Reputation: 2674
I'm trying to compute a MFCC algorithm based upon this paper I found (http://arxiv.org/pdf/1003.4083.pdf) so what I have done so far is:
step 1) Pre–emphasis
step 2) Framing
step 3) Hamming windowing
step 4) Fast Fourier Transform
step 5) Mel Filter Bank Processing
step 6) : Discrete Cosine Transform
Basically, I took the Mel Bank filters and multiplied them the actual raw signal. I then performed the FFT on these results this looks like this:
FFT on Frame 1:
And then I computed the DCT of the FFT, which results look like this:
DCT on Frame 1:
Does this look correct so far? Is there even a way for me to check this, so that I know that I am going in the right direction?
Also, I need to get 13 Coefficients but I do not know how to determine which of these to get. I get 256 values, so do I take the first 13 of them? Or, do I get the total energy?

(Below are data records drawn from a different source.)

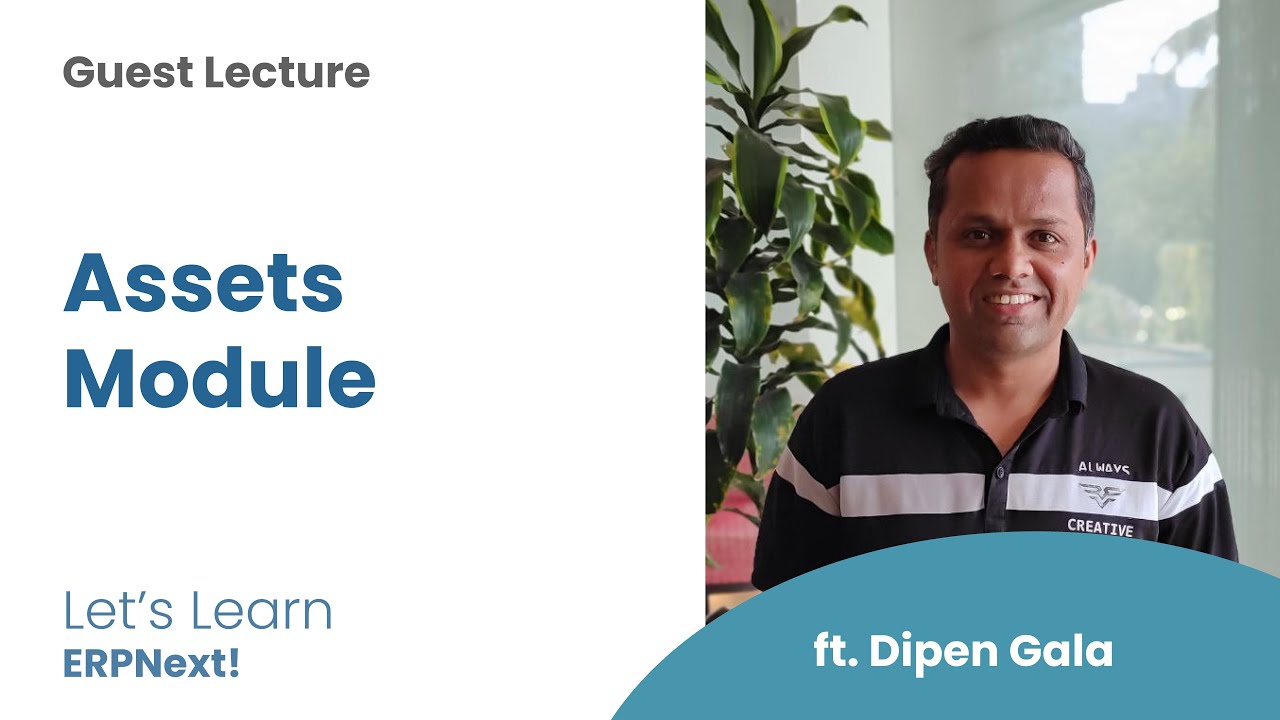 Asset Management with Dipen Gala, Guest Lecture, Let's Learn ERPNext!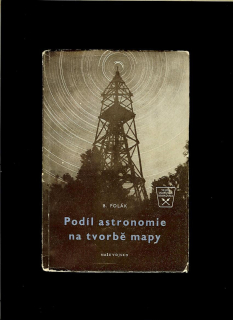 Bedřich Polák: Podíl astronomie na tvorbě mapy /1956/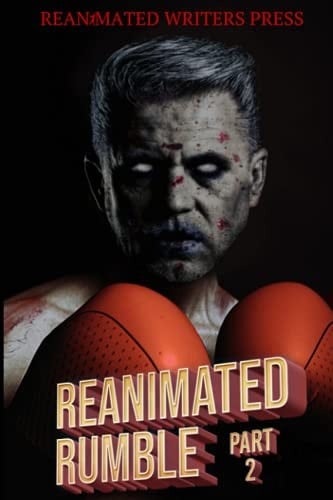 The Reanimated Rumble: Part 2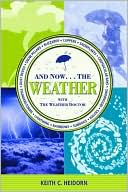 and now the weather
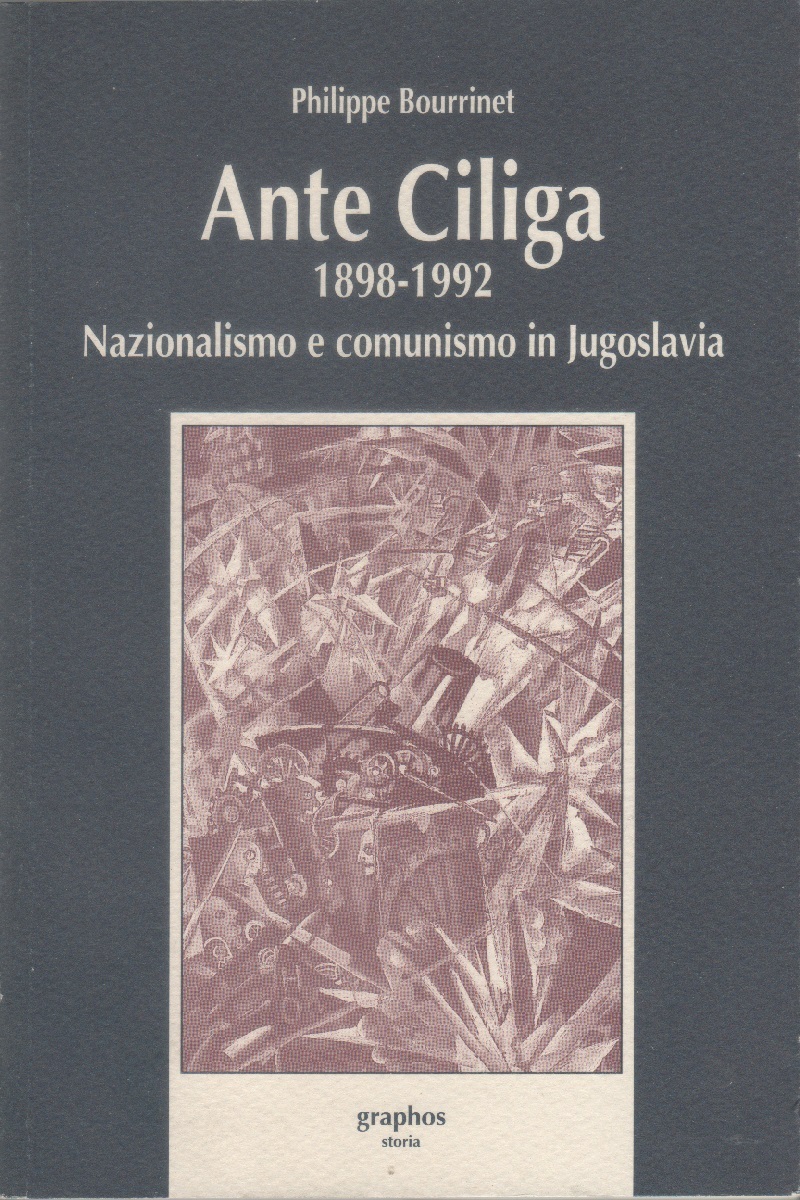 Ante Ciliga (1898-1992) Nazionalismo e comunismo in Jugoslavia - Philippe …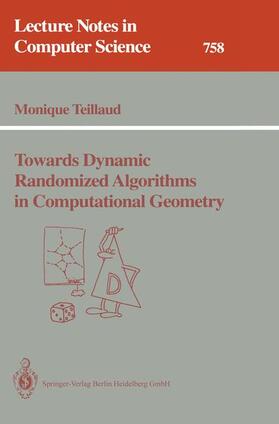 Teillaud |  Towards Dynamic Randomized Algorithms in Computational Geometry | Buch |  Sack Fachmedien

I hope someone can help me.
Upvotes: 1
Views: 12126
Reputation: 6351
I'm confused to what you just wrote. The only thing I need to know is I have split the signal into frames, n = 100, m = 256 (I believe) which produces around 390 blocks, so, is there 13 coefficients for each of the blocks OR just 13 for the entire sound fle?
the answer is that there are 13 coefficients for each block, not for entire sound file.
and your way to calculate mfcc coefficients are wrong, you should follow the 1-6 steps you mentioned.
step 1) Pre–emphasis for the entire sound file.
step 2) Framing the entire sound file to get many blocks
step 3) Hamming windowing for each block
step 4) Fast Fourier Transform for each block
step 5) Mel Filter Bank Processing for each block
step 6) : Discrete Cosine Transform for each block
Upvotes: 4
Reputation: 1377
After days of search for something similar, I stumbled upon a very usefull tutorial of how to get the MFC Coeficients: Mel Frequency Cepstral Coefficient (MFCC) tutorial
(although the thread is old, I hope the answer might help future readers)
Upvotes: 9
Reputation: 25220
No, you are wrong.
You need to compute logarithm of the mel filter bank energies after FFT and only then apply DCT. The number of energies of filterbanks should be about 20 or 40, after DCT you should get 20 or 40 numbers and take first 13.
What you did with FFT is all wrong.
You might want to read some MFCC code instead of doing something from scratch, there are many implementations out there, for example in sphinxbase:
http://cmusphinx.sourceforge.net
Upvotes: 2